Burnout among physicians (and other health care workers) is the result of both avoidable and unavoidable suffering. It cannot be fixed through individual resilience training alone. Instead, health care organizations should treat burnout like the key quality and safety issue it is. Solving basic problems like workflow and communication deficiencies may significantly improve physician well-being,[28,29] and the use of scribes to support EHR documentation is a particularly promising practice.[29,30]

Health care organizations should ensure that their governance and management systems maximize the participation of clinical staff in setting priorities and solving problems. They should also develop and track indicators of physician burnout (eg, the Maslach Burnout Inventory[13] or the Oldenburg Burnout Inventory[7]) and important stressors that may lead to burnout, such as excessive work hours;[14] use of second victim support services;[31–33] the clerical burden imposed by EHR systems and workflow design;[29,34–36] the number, and signal-to-noise ratio, of EHR alerts;[36,37] psychological safety survey results;[38] teamwork quality;[39] etc.

While "zero occupational suffering" and even "zero burnout" are probably unachievable goals, health care administrators and physician leaders can use data sources like these to identify outbreaks of burnout and–better still–detect emerging risks before they cause harm.

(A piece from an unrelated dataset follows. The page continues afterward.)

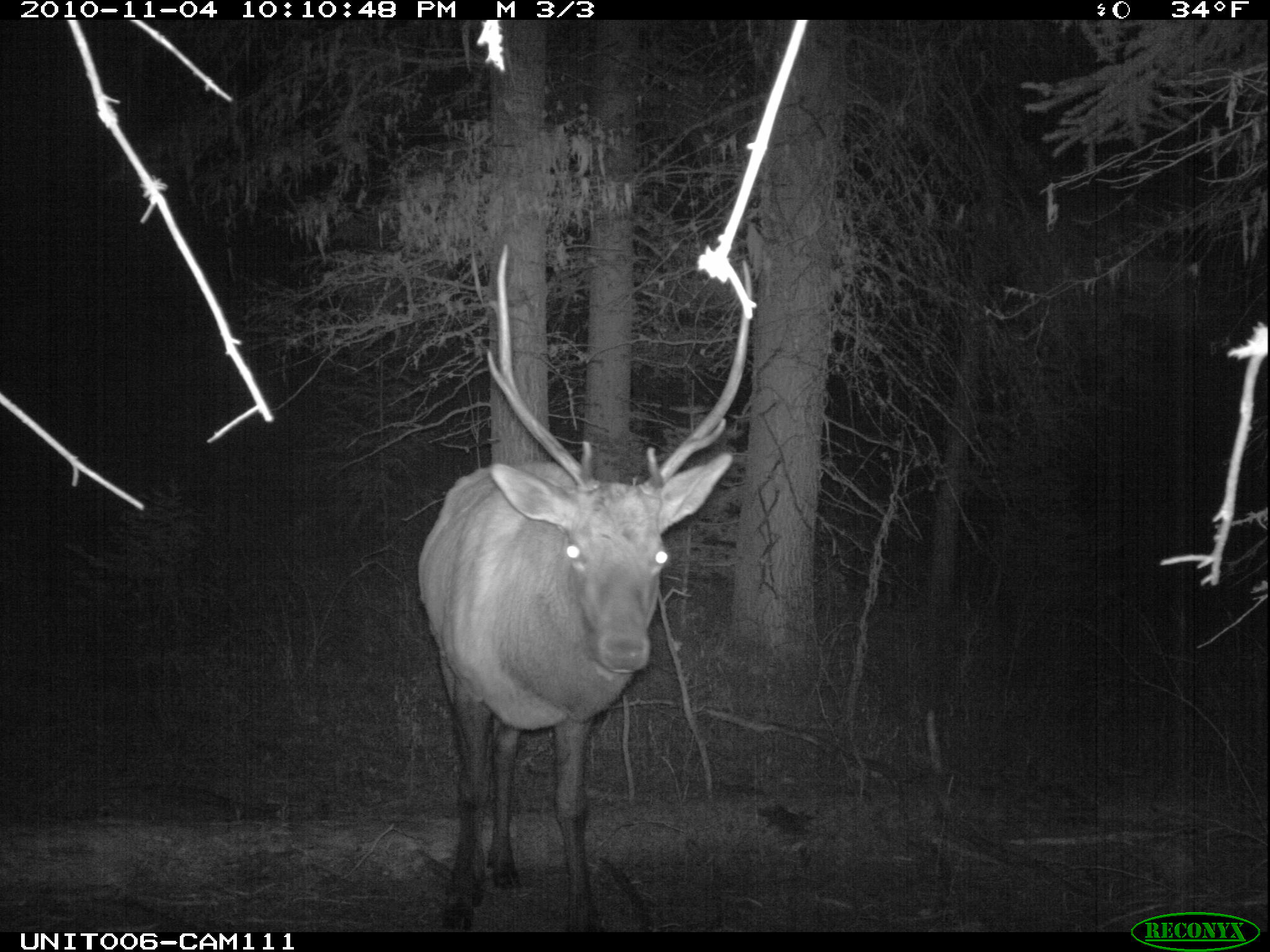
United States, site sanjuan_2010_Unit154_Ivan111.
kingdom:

But identifying problems solves nothing by itself. Health care organizations also need to leverage the best available tools to design effective and sustainable treatments for the underlying organizational pathologies they uncover.[10,22–27]

Hospitals, and increasingly, other health care organizations, already have systems improvement infrastructure in place to help investigate and address causes of adverse outcomes;[11] we simply have to make sure we are using those resources to protect clinicians as well as patients.

And yes, resilience training—as well as peer support and stigma-free mental health treatment—should be offered in parallel with these systems-focused efforts,[1,2,8] because some occupational suffering is truly unavoidable. But offering these interventions instead of serious, systemic improvement simply adds insult to injury. Resilience training is not our only hammer, and not every problem that leads to physician burnout is a nail.